→ INSTRUÇÕES: No texto de origem, para que data foi marcada a nova reunião depois da reunião de 27 de Junho?

A 15 de Junho foi entregue à FENPROF um projecto de Proposta de Lei que prevê a não contagem do tempo de serviço prestado pelos professores até 31 de Dezembro de 2006, e a consequente não progressão na carreira. Em posição entregue ao ME e divulgada publicamente, a FENPROF dá conta do seu profundo desacordo e do repúdio que lhe merecem, como à generalidade dos docentes, estas medidas que, sem uma efectiva negociação, estão a ser impostas.
Dias depois, em 27 de Junho, a FENPROF voltou a ser convocada para a negociação da designada, pelo ME, “terceira alteração” ao ECD. A FENPROF apresentou-se na reunião sem conhecer quais os assuntos do ECD que seriam alterados e o projecto de Decreto-Lei para negociação foi-lhe apenas entregue no início dos trabalhos. Por essa razão, não teve lugar qualquer negociação tendo sido marcada nova reunião para 8 de Julho.

→ ENTRADAS EXTRAÍDAS:
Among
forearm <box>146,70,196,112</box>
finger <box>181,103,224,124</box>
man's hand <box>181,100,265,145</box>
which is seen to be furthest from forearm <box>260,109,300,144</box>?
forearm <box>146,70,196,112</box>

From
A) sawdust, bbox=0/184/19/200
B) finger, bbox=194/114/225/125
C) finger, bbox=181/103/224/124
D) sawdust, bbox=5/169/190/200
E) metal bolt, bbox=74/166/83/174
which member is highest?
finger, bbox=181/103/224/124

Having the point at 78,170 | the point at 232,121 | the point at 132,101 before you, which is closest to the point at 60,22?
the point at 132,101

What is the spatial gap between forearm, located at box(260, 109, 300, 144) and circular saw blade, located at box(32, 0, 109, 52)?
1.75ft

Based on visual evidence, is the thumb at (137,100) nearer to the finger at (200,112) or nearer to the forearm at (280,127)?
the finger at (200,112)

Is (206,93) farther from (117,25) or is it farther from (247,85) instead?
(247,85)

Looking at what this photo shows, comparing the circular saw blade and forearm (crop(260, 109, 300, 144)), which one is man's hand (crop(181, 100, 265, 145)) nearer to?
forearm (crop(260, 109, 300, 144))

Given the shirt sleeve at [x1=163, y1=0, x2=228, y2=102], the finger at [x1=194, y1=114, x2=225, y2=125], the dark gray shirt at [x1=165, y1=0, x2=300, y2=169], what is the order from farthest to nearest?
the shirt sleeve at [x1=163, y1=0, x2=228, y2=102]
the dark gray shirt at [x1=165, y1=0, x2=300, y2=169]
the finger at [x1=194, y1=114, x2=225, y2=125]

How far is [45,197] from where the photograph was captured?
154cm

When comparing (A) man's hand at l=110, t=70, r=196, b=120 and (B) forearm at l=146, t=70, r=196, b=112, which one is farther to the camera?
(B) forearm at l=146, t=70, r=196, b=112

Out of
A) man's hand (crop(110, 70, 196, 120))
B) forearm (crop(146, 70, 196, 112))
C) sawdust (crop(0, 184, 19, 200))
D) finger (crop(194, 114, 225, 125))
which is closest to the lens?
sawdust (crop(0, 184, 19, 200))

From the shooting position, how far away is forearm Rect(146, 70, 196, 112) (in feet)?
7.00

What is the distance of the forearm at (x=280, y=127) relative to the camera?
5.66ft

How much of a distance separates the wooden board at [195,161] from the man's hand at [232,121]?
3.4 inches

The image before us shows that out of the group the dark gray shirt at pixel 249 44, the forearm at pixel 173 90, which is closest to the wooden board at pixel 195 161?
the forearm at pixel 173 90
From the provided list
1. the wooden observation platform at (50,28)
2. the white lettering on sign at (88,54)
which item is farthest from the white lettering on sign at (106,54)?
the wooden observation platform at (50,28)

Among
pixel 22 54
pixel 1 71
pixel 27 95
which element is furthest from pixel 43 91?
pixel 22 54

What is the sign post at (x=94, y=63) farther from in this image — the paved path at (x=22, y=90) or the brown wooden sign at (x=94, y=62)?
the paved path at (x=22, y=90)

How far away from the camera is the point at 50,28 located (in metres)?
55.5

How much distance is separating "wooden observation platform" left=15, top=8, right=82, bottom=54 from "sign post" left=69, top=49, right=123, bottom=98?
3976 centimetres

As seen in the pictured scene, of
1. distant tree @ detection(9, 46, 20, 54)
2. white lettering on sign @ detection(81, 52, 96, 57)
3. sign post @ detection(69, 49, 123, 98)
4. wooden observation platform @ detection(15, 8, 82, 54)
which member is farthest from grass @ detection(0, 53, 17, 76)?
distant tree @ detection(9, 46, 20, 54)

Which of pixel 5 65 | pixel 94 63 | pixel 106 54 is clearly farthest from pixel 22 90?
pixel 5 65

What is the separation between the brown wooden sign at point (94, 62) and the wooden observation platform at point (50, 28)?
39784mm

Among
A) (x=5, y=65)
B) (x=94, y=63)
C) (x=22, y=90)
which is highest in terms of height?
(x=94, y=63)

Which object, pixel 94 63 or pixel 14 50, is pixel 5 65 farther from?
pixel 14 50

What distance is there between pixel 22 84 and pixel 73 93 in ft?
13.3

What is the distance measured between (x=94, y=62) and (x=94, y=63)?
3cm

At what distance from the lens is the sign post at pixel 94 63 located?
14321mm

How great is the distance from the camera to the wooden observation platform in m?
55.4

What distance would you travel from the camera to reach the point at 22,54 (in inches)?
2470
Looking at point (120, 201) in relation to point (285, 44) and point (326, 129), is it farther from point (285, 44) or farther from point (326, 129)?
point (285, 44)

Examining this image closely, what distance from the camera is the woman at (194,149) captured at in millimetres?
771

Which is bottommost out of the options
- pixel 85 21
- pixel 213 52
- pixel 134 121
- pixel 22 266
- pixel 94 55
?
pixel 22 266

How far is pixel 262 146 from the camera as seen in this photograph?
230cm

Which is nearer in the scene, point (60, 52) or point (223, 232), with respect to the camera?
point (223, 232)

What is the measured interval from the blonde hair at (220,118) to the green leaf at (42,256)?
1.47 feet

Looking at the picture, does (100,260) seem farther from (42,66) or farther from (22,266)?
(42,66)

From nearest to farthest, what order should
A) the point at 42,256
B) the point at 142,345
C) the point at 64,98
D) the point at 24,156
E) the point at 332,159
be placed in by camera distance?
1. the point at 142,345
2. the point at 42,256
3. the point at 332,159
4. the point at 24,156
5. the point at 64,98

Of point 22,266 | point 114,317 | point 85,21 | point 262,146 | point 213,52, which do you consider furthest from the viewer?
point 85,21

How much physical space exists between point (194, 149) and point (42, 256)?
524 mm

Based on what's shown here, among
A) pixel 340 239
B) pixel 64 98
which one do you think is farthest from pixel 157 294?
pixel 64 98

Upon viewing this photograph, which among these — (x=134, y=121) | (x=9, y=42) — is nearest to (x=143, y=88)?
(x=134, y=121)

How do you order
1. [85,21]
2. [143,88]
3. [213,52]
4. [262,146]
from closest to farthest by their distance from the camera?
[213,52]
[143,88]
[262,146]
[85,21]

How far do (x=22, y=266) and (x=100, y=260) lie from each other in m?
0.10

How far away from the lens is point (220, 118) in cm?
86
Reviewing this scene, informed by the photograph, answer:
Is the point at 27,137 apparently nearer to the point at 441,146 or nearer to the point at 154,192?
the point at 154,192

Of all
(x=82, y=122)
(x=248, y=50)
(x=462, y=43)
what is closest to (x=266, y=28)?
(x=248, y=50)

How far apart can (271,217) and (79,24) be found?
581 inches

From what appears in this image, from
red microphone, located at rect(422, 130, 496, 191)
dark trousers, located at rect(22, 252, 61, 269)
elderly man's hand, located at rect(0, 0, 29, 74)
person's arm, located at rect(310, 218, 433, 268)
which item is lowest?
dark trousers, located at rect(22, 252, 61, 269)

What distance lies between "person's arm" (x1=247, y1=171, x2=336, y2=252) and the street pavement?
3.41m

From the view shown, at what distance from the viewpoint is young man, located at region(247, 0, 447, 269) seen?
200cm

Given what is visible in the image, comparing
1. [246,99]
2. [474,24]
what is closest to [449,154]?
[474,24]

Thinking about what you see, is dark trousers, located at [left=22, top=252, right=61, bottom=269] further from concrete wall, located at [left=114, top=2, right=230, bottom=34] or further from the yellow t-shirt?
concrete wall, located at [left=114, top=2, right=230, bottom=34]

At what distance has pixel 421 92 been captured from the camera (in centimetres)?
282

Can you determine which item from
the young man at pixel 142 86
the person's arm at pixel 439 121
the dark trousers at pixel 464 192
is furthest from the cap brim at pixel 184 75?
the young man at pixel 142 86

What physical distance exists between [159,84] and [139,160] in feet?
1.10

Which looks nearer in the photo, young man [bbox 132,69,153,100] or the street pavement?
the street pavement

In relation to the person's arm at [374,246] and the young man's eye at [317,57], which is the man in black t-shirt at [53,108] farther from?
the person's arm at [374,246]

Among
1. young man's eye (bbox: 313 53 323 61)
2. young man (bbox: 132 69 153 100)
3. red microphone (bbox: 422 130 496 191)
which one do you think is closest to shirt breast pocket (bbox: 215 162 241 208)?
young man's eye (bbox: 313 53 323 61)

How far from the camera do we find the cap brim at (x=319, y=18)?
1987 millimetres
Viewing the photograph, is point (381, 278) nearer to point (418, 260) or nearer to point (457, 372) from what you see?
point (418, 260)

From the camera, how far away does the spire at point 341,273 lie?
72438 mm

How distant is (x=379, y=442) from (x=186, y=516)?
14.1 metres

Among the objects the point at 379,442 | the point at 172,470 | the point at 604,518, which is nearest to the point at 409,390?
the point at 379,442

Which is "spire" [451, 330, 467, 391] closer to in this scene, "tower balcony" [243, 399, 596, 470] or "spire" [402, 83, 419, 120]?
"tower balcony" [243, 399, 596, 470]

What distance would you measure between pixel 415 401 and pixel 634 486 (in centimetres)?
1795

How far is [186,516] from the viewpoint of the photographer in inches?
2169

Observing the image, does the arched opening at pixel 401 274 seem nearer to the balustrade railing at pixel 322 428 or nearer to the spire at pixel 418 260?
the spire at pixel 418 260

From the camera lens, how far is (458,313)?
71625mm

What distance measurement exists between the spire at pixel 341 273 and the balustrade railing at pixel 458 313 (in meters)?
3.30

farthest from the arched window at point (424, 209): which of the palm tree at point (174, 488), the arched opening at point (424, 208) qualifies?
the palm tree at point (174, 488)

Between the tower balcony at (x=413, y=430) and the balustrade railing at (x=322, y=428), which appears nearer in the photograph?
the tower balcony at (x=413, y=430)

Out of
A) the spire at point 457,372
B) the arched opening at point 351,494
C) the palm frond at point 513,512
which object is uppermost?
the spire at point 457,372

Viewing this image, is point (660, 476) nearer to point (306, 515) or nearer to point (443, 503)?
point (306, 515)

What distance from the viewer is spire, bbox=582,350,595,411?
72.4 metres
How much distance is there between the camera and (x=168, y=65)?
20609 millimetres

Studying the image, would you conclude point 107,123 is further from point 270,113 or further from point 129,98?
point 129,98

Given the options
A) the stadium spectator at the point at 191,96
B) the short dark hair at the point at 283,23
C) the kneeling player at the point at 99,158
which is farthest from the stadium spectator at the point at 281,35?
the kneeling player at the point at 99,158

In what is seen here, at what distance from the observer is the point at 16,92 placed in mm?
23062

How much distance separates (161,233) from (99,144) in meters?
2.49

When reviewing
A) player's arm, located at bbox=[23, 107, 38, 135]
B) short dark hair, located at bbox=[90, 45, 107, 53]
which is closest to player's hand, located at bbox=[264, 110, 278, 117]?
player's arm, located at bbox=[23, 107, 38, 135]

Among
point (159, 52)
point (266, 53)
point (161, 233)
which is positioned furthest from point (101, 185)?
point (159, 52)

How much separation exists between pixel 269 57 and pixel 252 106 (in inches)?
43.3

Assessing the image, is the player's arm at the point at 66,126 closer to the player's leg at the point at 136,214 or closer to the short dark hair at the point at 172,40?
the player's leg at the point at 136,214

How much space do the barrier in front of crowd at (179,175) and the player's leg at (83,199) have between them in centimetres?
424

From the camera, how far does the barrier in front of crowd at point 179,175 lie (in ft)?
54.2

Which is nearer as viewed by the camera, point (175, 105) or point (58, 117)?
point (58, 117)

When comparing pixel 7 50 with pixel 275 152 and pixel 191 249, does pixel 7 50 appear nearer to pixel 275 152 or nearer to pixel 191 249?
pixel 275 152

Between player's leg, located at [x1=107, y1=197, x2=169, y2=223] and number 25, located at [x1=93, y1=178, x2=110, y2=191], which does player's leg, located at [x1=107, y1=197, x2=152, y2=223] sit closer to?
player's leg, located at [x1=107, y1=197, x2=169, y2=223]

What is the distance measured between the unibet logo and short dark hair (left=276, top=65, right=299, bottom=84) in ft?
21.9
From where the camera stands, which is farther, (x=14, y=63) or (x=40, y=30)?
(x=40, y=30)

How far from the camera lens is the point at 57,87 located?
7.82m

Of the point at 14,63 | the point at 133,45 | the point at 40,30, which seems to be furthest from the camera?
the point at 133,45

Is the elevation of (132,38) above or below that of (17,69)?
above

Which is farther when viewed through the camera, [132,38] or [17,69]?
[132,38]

→ RESPOSTA: 8 de Julho.